La sua dichiarazione, di tre pagine, è un inno all'omertà: l'ufficiale parte dicendo che la sua azione, ovvero il fatto di aver sparato e reagito con violenza, si doveva al fatto che erano stati aggrediti "in modo letale". Si dà per scontato che un ufficiale dei Carabinieri debba conoscere il significato della parola "letale", ma non è così a quanto pare.
Tuttavia, non sarebbe questa la parte peggiore: l'assurda malvagità della dichiarazione è quando Rosales afferma di non conoscere l'identità degli agenti che hanno malmenato Mario Acuña sulla piazzola.
"Io ero a circa 10 metri di distanza da quella scena e vedo che il signore riesce a stare in piedi, e da lì poi lui attraversa la via Bajos de Matte verso est, e noi siamo saliti sul cellulare (...) Do l'ordine di salire sul veicolo", secondo testuali parole. E non è per niente finita qui: è arrivato ad affermare persino di non aver mai chiesto ai suoi uomini cos'era successo, ma solamente se "stavano bene".
L'ex sette volte Premier italiano Giulio Andreotti, cattolico praticante, era solito affermare che "a pensare male si fa peccato, ma ci si azzecca". Penso male: credo che il capitano Rosales abbia mentito alla giustizia e a tutto il popolo cileno per nascondere il proprio delitto. E sembra che finora nessun altro uomo in divisa dei coinvolti si sia mai presentato e tutti sono ancora in servizio.

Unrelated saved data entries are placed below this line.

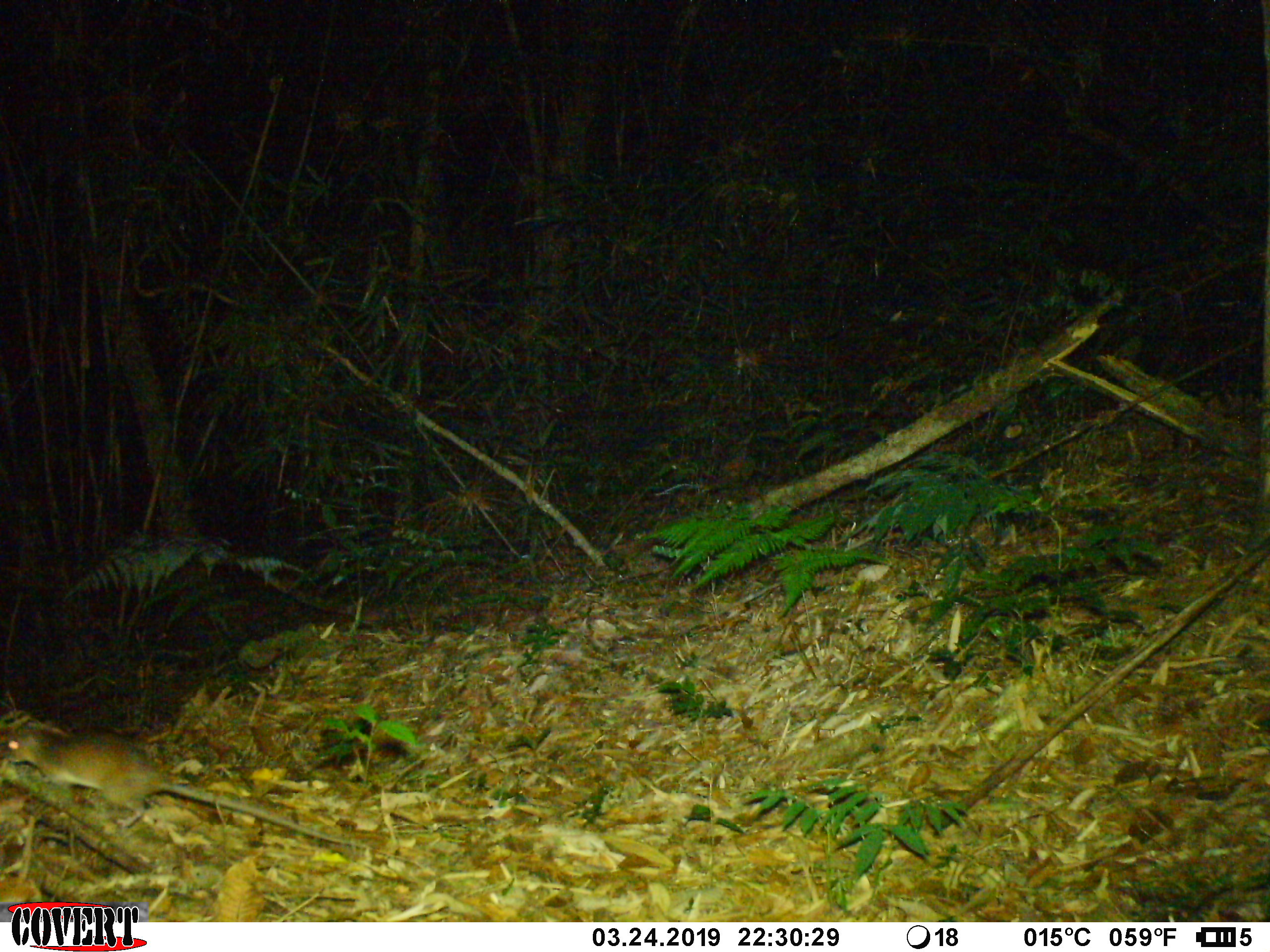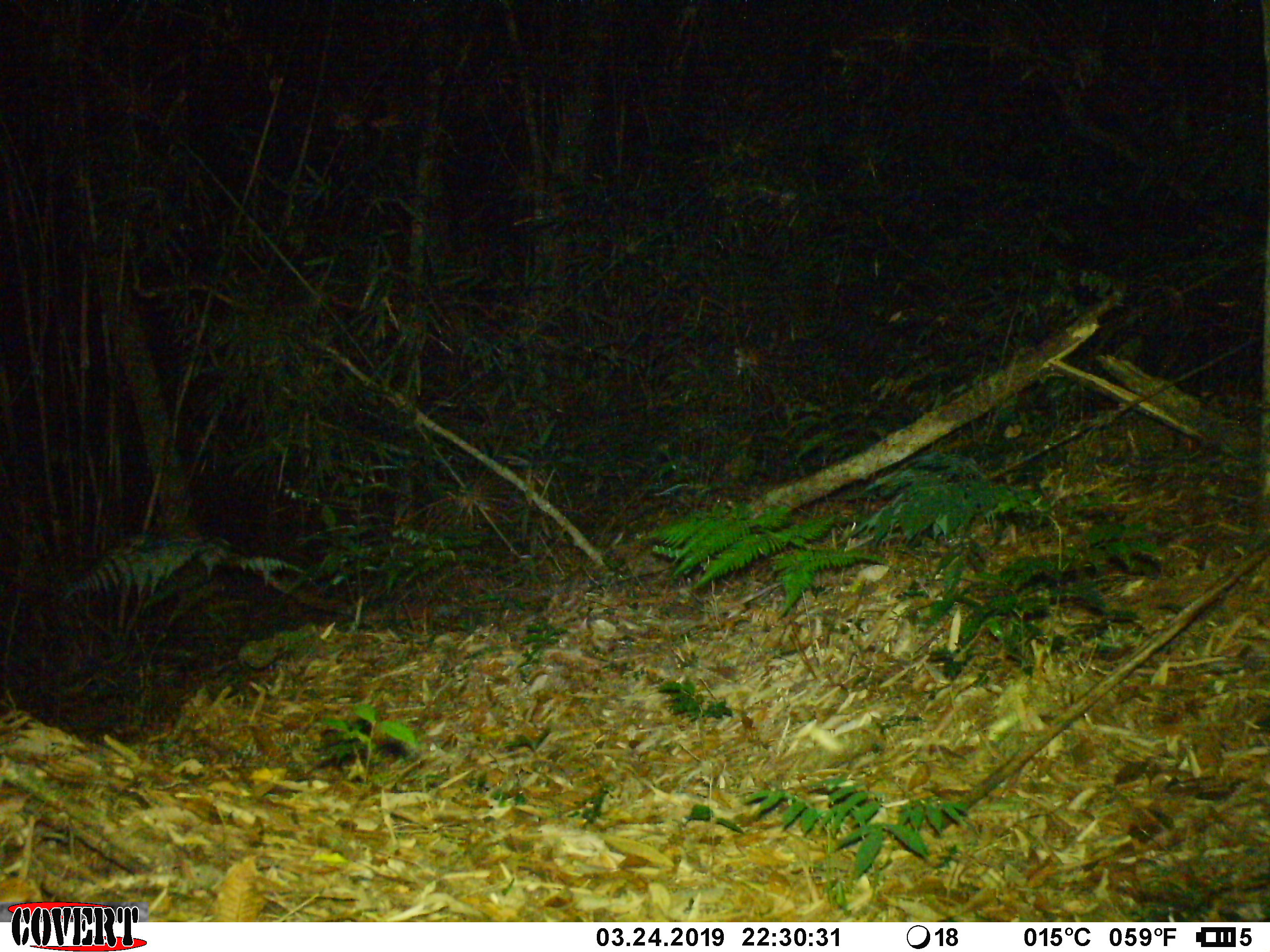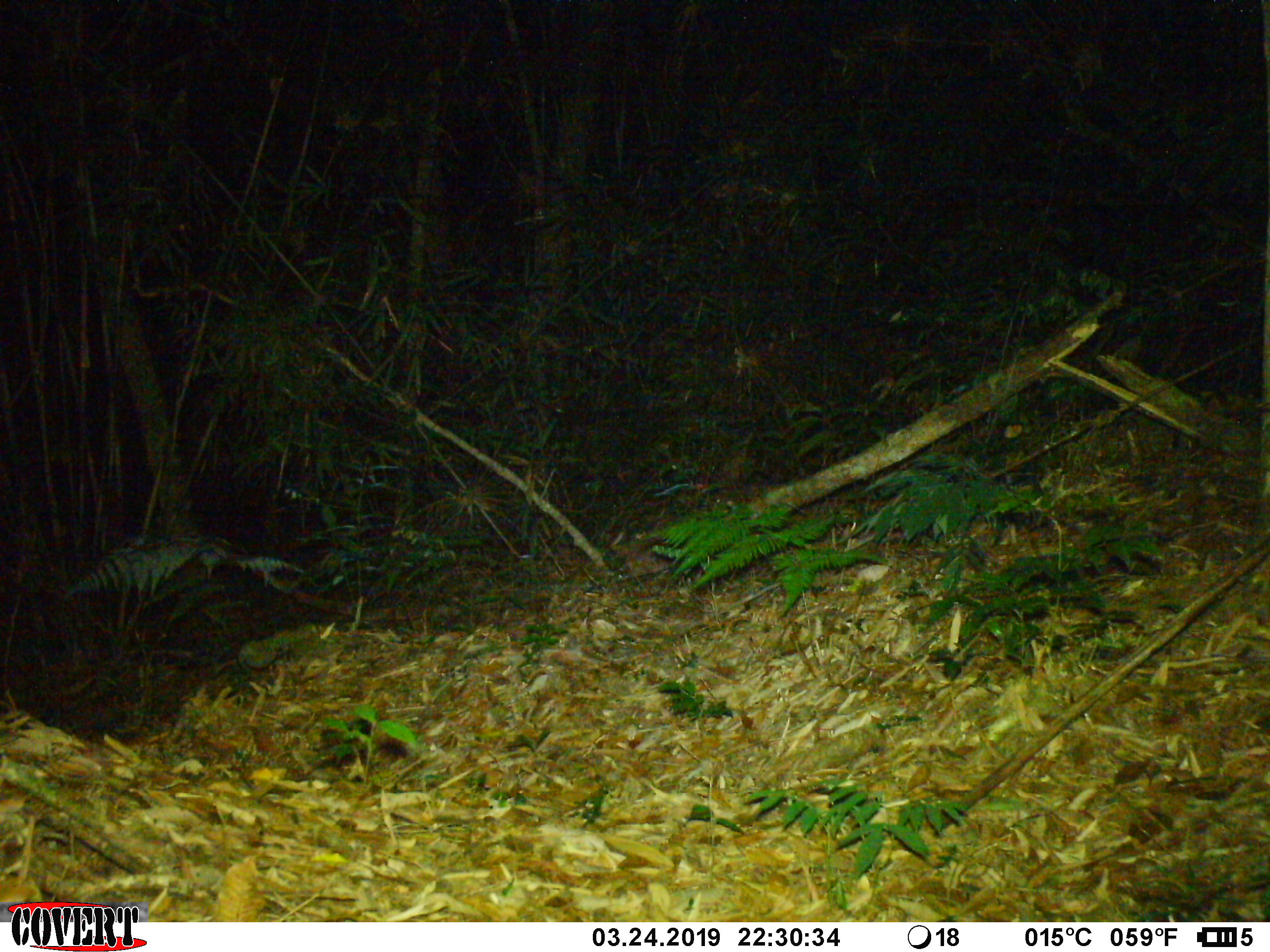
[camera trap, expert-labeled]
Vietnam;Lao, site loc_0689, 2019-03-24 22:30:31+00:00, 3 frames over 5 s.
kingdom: Animalia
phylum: Chordata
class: Mammalia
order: Rodentia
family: Muridae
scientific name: Muridae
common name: old-world mice and rats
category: unidentified murid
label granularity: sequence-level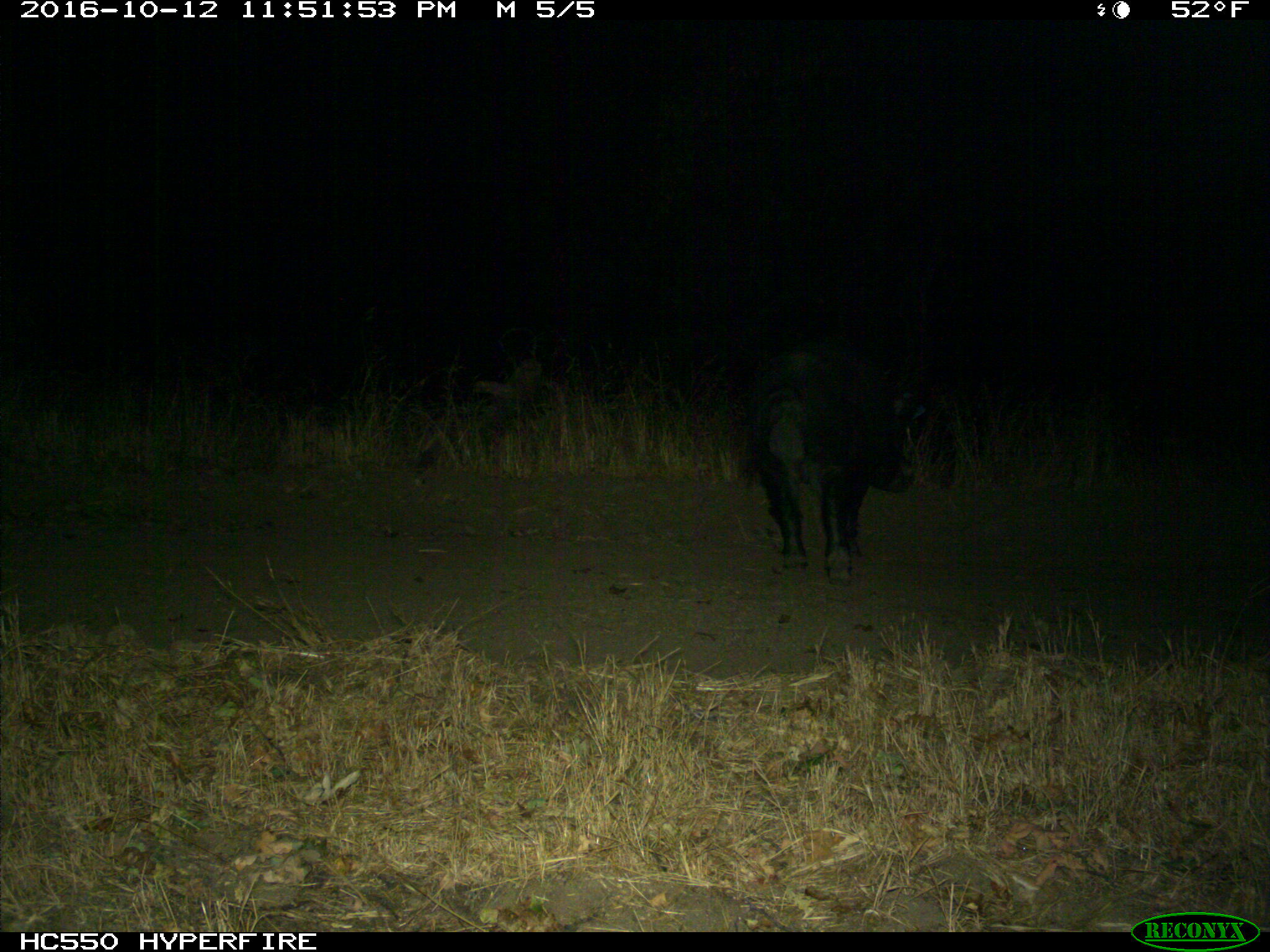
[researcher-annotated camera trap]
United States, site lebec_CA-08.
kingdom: Animalia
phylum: Chordata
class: Mammalia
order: Artiodactyla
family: Suidae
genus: Sus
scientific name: Sus scrofa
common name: wild boar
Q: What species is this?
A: Sus scrofa (wild boar).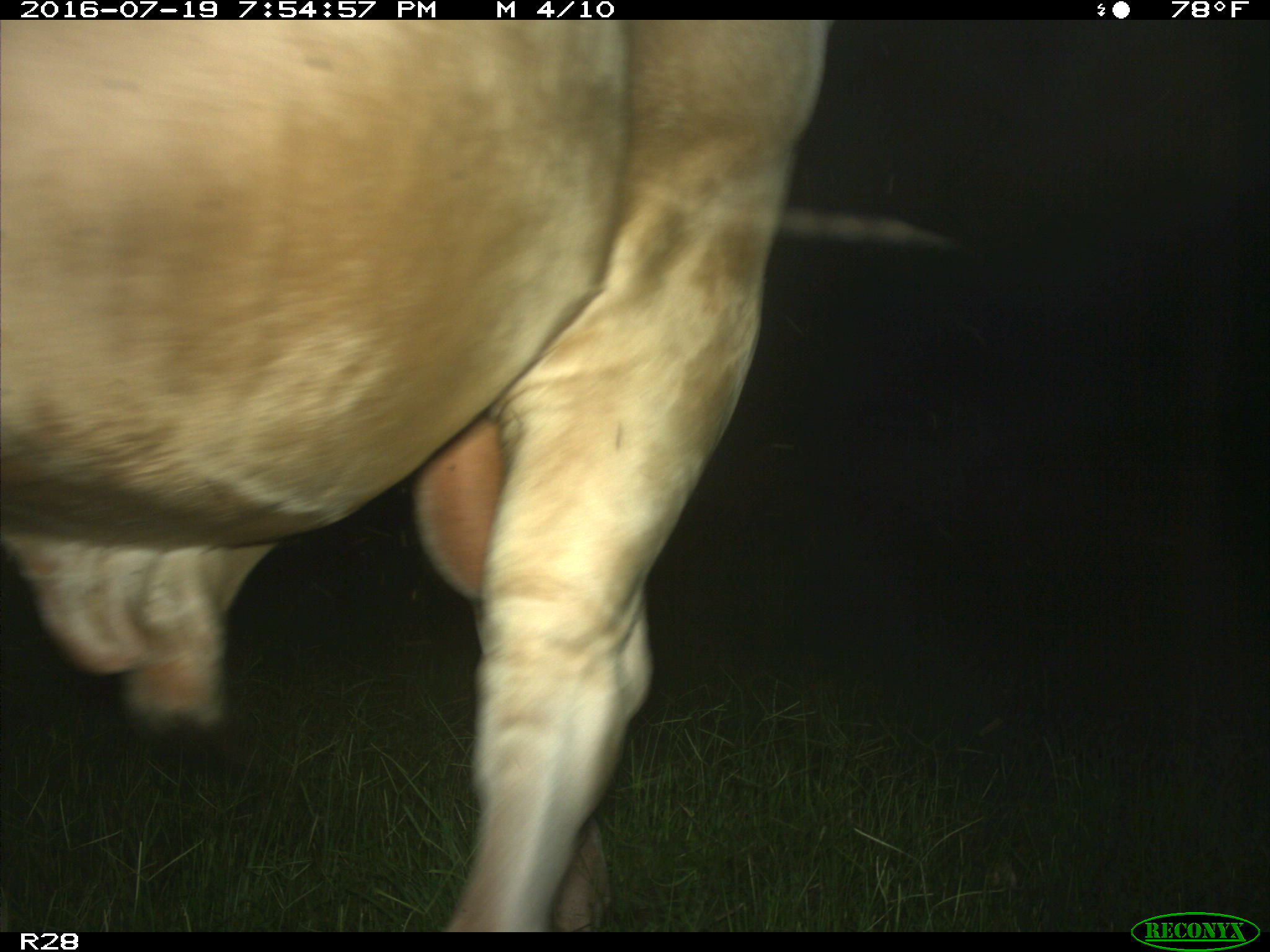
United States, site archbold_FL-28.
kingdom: Animalia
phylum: Chordata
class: Mammalia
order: Artiodactyla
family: Bovidae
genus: Bos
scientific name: Bos taurus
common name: domestic cow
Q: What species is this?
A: Bos taurus (domestic cow).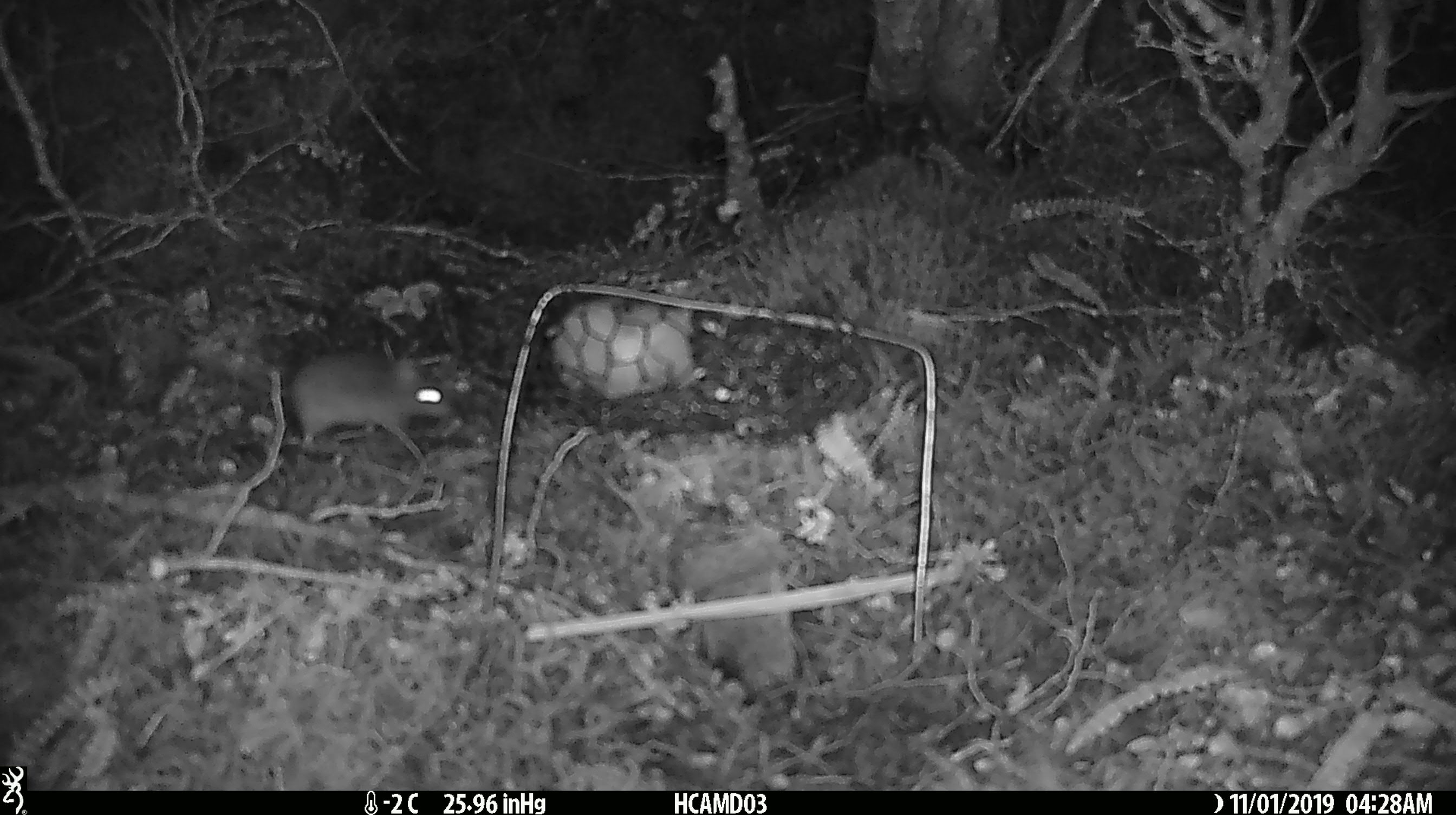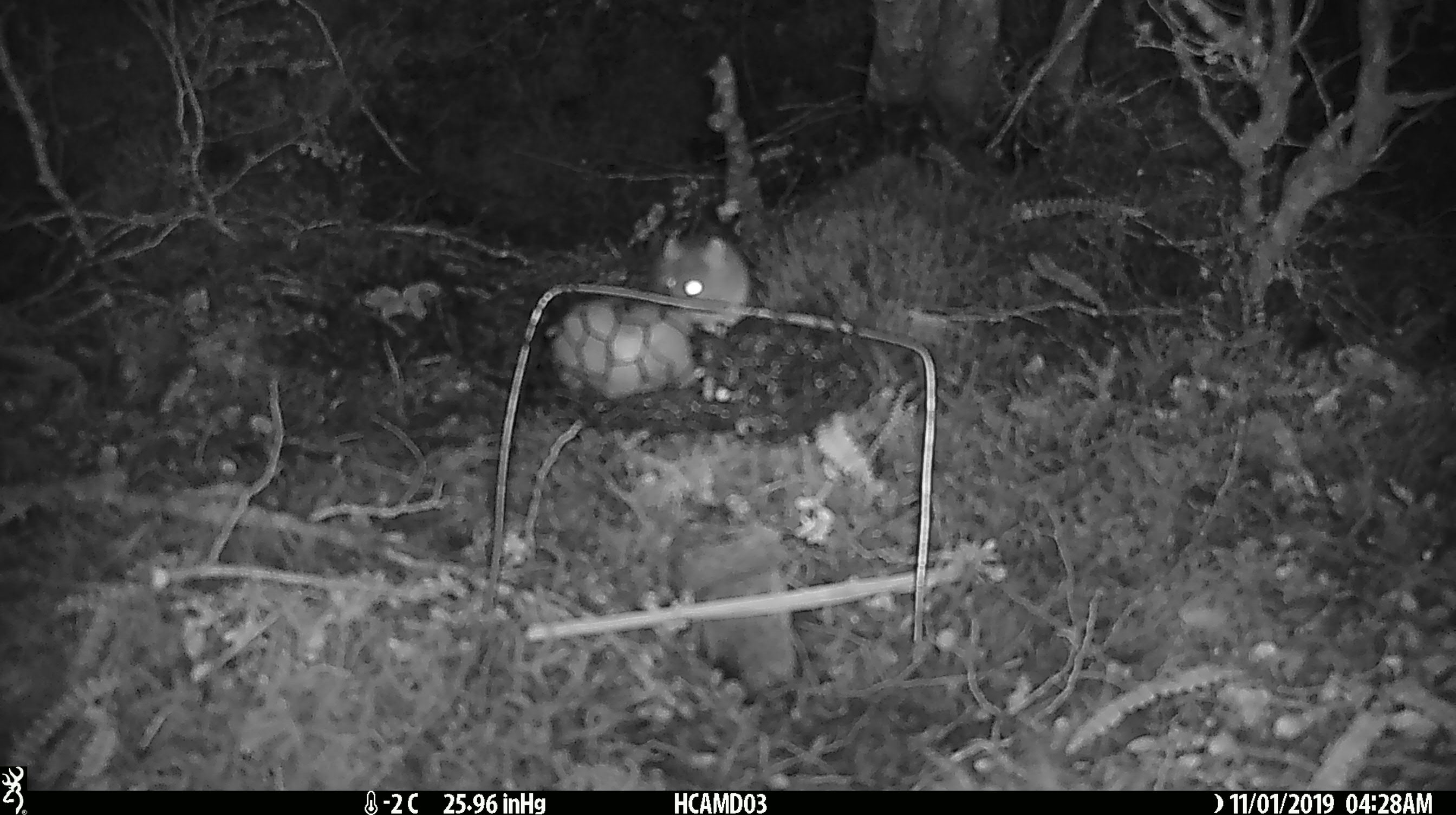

E mentre Mario si dibatte nel suo limbo vegetale, la repressione non cessa: poco meno di una settimana fa, una raffica di colpi a bruciapelo ha privato della vista Felipe Avila, il cui crimine era stato solo registrare una manifestazione di protesta. Dopo un anno dall’inizio di queste manifestazioni, le vittime da trauma oculare sono più di 400, e di queste più di un centinaio di persone sono rimaste senza un occhio.
Mario aveva commesso qualche crimine? Forse sì: uscire senza permesso specifico durante il coprifuoco. Cosa sarebbe successo in un Paese democratico e di diritto davanti a una simile mancanza? Probabilmente solo una multa, ma nessun arresto e tanto meno la vera tortura, sofferta da quest'uomo colpevole solo del più grave e imperdonabile crimine che possa mai esistere in una società neoliberista: essere povero.